17. Februar 2020, 15:11 Uhr

Der aktuelle Bericht von Global Forest Watch zeigt: Die Rückgang tropischer Wälder ist unverändert hoch. Das ist fatal und liegt auch an Brasiliens Umweltpolitik. Inzwischen machen hunderte Wissenschaftler Druck bei der EU.

Vielleicht kann man sich unter der Fläche Englands zu wenig vorstellen, der Südteil Deutschlands passt aber auch ganz gut: Die Fläche von Bayern, Baden-Württemberg (und dazu noch sechs mal das Saarland!) – oder eben einfach etwas mehr als das Gebiet von Ostdeutschland – das entspricht ungefähr der Fläche, die allein im letzten Jahr an Tropenwald zerstört wurde. Zu dieser Erkenntnis kommt das Projekt Global Forest Watch (Weltweite Waldbeobachtung) der Universität Maryland. Ein Drittel davon ursprünglicher Regenwald, der als besonders schützenswert gilt und zum Teil aus jahrtausendealten Bäumen besteht.

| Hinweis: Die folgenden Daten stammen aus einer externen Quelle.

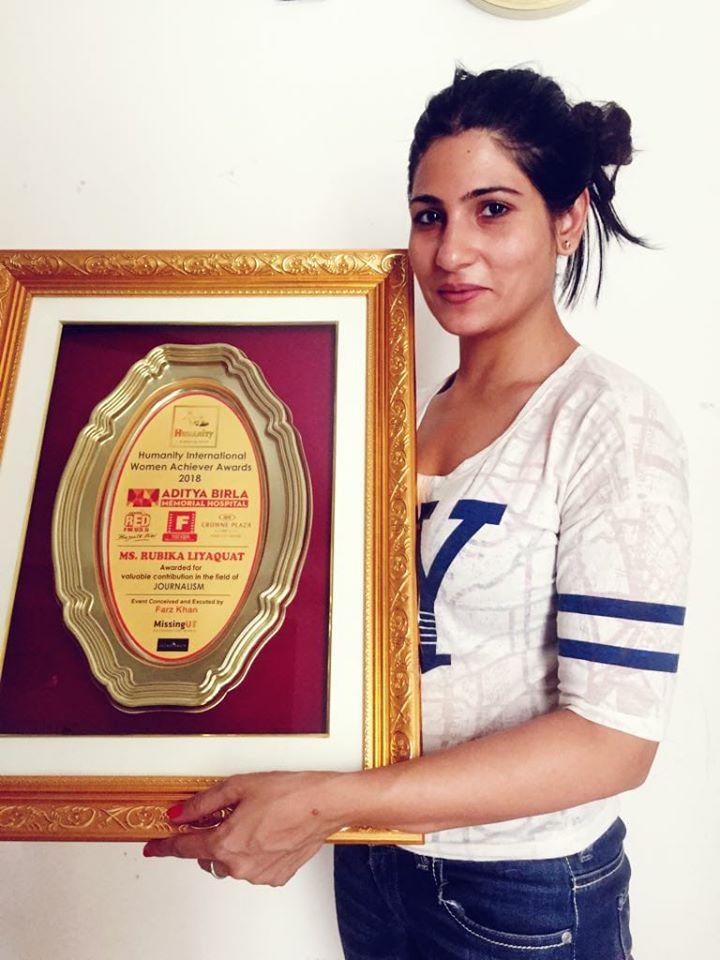 Rubika Liyaquat with her Award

Pro Tag verschwindet damit Tropenwald auf einem Gebiet viermal so groß wie die Dresdner Altstadt. Trotz der seit Jahren anhaltenden Brisanz des Themas ist das ein unverändert hohes Tempo. Frances Seymour, führende Wissenschaftlerin am Umweltinstitut World Ressources Institute in Washington, warnte gegenüber der Nachrichtenagentur AFP:

Die Wälder der Welt sind jetzt in der Notaufnahme. Das Wohlergehen des Planeten steht auf dem Spiel.

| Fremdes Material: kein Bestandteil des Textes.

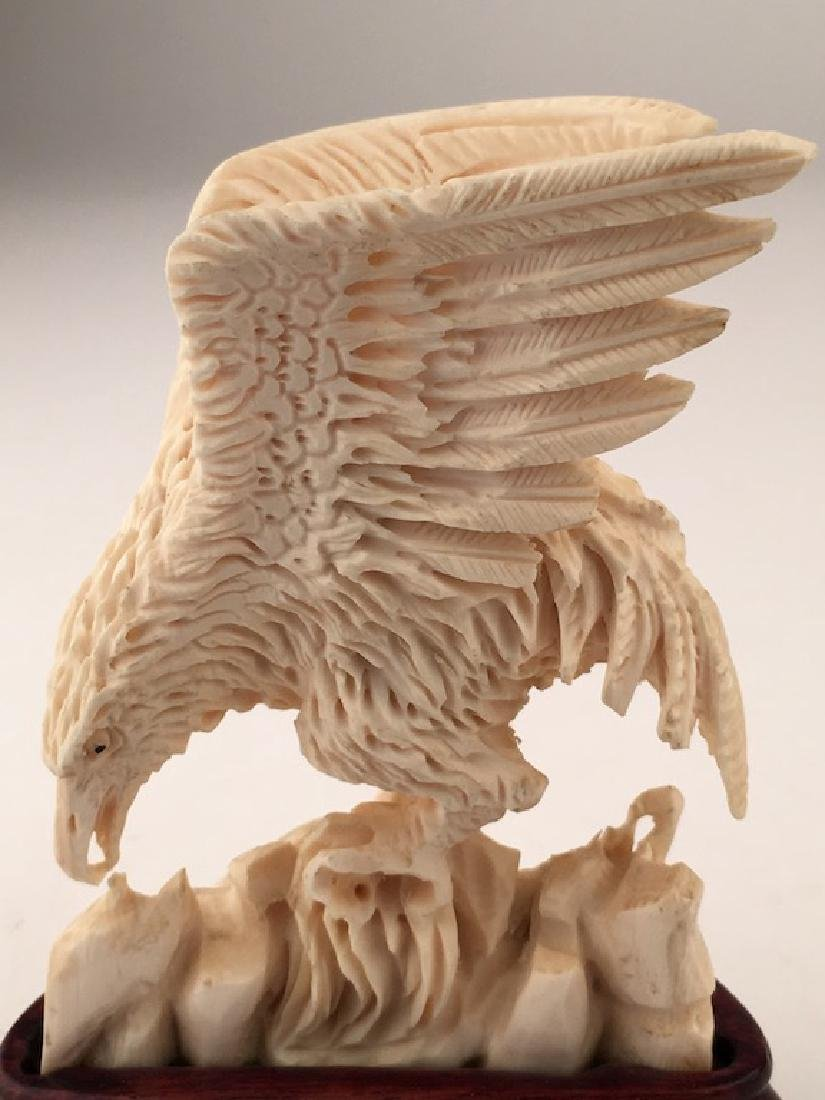 A well carved Phoenix eating while standing on rocks. - 3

Frances Seymour | World Ressources Institute

Waldverlust vor allem durch den Menschen

Mit jedem verlorenen Hektar Regenwald komme man dem Szenario eines unkontrollierten Klimawandels näher, so die Wissenschaftlerin. Denn Regenwälder sind nicht nur durch ihren besonderen Artenreichtum schützenswert, sondern gelten als die grünen Lungen unseres Heimatplaneten, da sie große Mengen an CO2 aufnehmen: weltweit etwa ein Drittel der von Menschen verursachten Treibhausgase.

Die Gründe für den Verlust sind in erster Linie menschgemacht, indem ehemalige Waldflächen für Viehzucht und Landwirtschaft genutzt werden. In Südamerika zum Beispiel Getreide für die Produktion von Biotreibstoffen, in Asien und Afrika der Anbau von Palmöl.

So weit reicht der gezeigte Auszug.